The suicide rate in Shasta County remained alarmingly high in 2007, despite a slight dip in the number of people who killed themselves compared to the previous year.

Forty-two Shasta County residents killed themselves in 2007 - a drop from 49 in 2006, according to annual preliminary cause of-death statistics released last week by the Shasta County Public Health department. Even with the slight drop, Shasta County's residents are more than twice as likely to kill themselves as other areas in the state.

Diana Clayton, 64, of Redding says those figures are cause for alarm. She knows that suicide isn't something that hurts just one person. When a person kills him or herself, the death lingers with loved ones long after the suicide victim dies.

She says she's still grieving for her son, 28-year-old James McGahn. He killed himself in 1992. That would be hard enough o bear, but in 2006, her sister, 45-year-old Amorita Beley also killed herself.

While many families keep such tragedies locked in a mind made closet of guilt and shame, Clayton says she wants to talk about suicide and help people find ways to prevent the pain she feels.

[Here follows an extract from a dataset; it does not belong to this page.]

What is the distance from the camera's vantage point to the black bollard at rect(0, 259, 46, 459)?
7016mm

"If we have more people recognize signs of suicide, there might be more chances to interrupt this journey," Clayton said. "It's a forever decision."

That's why Clayton, vice president of the National Alliance on Mental Illness of Shasta County, has started working with county and state health department leaders in finding ways to stop the county's suicide slide.

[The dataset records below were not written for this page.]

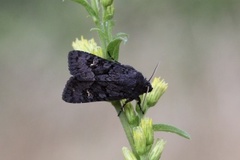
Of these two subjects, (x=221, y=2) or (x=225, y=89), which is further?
(x=221, y=2)

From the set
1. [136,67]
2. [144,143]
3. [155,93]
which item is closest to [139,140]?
[144,143]

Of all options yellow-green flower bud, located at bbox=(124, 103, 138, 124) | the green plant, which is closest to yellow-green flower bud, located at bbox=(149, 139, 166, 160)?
the green plant

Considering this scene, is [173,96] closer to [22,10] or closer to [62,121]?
[62,121]

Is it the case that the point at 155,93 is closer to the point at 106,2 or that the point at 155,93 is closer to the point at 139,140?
the point at 139,140

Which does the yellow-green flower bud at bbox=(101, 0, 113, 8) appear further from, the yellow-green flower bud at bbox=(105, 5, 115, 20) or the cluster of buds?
the cluster of buds

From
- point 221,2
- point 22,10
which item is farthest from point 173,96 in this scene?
point 22,10

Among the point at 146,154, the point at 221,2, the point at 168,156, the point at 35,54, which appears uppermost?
the point at 221,2

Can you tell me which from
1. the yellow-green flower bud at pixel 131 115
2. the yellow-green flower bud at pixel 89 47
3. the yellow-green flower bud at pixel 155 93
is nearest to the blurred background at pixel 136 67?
the yellow-green flower bud at pixel 155 93
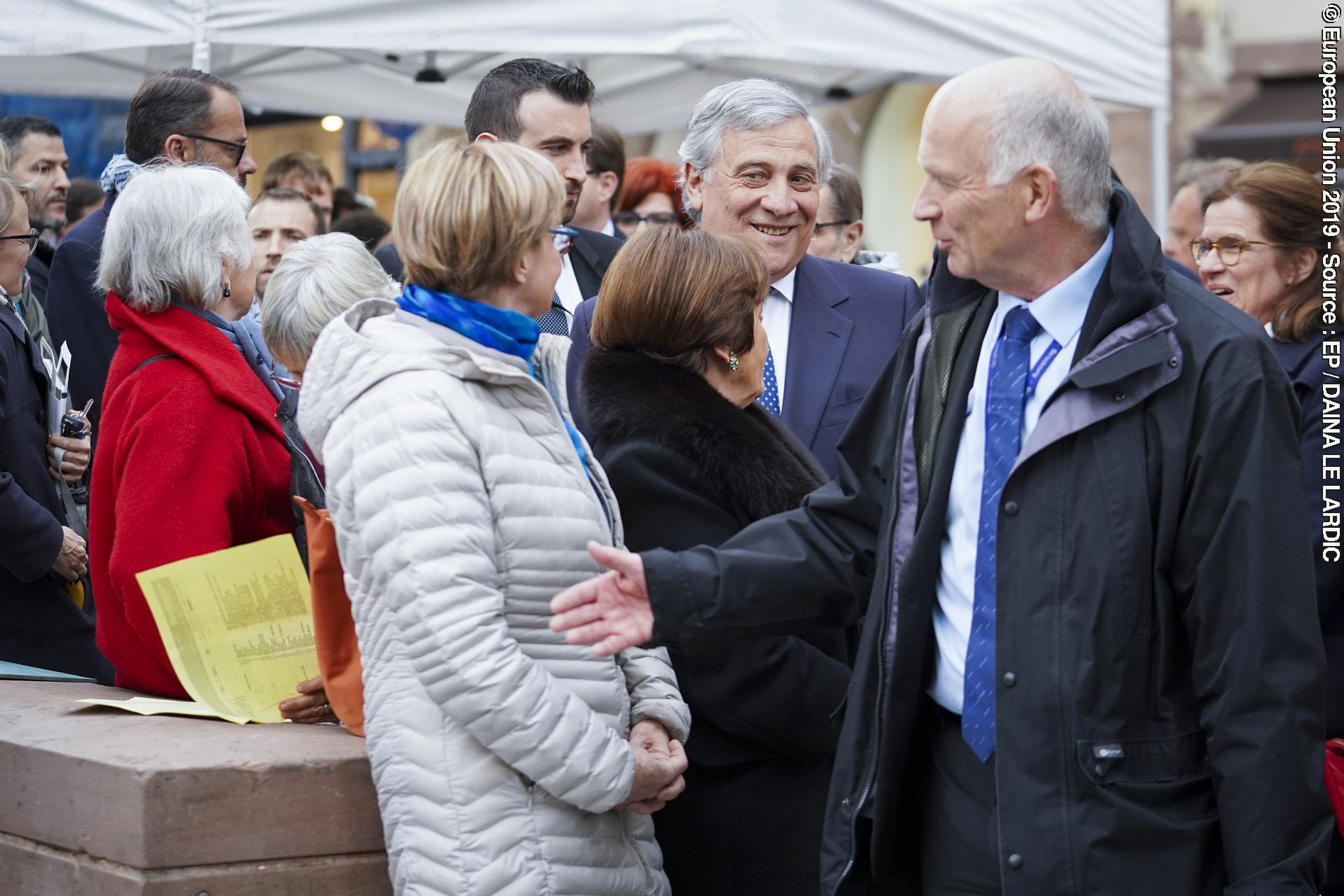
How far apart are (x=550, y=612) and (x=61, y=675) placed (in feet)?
5.97

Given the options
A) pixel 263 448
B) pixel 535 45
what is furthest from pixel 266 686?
pixel 535 45

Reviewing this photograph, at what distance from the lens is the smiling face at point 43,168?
6.12 meters

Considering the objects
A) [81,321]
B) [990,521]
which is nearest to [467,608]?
[990,521]

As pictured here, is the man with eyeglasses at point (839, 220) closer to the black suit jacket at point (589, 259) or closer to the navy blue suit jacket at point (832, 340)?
the black suit jacket at point (589, 259)

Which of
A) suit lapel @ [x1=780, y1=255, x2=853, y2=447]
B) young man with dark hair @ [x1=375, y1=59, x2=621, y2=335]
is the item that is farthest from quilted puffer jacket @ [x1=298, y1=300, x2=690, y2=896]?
young man with dark hair @ [x1=375, y1=59, x2=621, y2=335]

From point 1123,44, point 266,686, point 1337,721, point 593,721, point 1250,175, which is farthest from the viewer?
point 1123,44

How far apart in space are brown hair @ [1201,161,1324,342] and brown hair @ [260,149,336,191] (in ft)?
14.1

She says she's begun teaching monthly QPR certification classes. Similar to CPR training, the classes are based on the three-part "Question, Persuade and Refer" triage designed train people to spot the signs of suicide and find ways to convince a suicidal person to seek help.

"This is the last taboo, so to speak," Clayton said. "We can talk about so many things, but we don't talk about this. For many, when someone says, 'I'm going to kill myself,' it's a hugely uncomfortable situation."

David Plowman, executive director of Help Inc., the county's suicide hotline, said such classes serve the same life-saving function as those that certify people in CPR.

The only difference is that a QPR rescue doesn't look nearly as dramatic as pulling someone from a swimming pool and giving them mouth-to-mouth, he said.

"If you took CPR and never used it, would that be a bad thing? No way," Plowman said. "It's the same thing with QPR."

Donnell Ewert, the director of Shasta County Public Health, said such classes are just one of the steps the county is supporting as it looks for ways to stem suicides, which officials believe are largely tied to the area's high rate of gun ownership. When Shasta County residents choose to kill themselves, they're more likely to succeed since there are so many guns around, Ewert said.

Recently, the county hired a communication education specialist who will help address the such issues, Ewert said.

In addition, the state's mental health department will use funds and services generated by the Proposition 63 property taxes voters approved in 2004 to expand mental health services and programs.

Ewert said a portion of those funds will go toward local suicide-prevention efforts.

Although suicides are alarmingly high in Shasta County, those deaths account for just two percent of the 2,182 deaths reported in 2007, according to the health department's report.

Ewert said other self-destructive behaviors are linked to the county's largest killers.

Chronic diseases like heart disease, cancer and respiratory diseases accounted for 82 percent of all Shasta County deaths, and many of those diseases are linked to smoking, obesity and alcohol and drug abuse.

"People need to understand that many of these deaths are preventable," Ewert said. "There are things they can do in their own lives and in the community to help."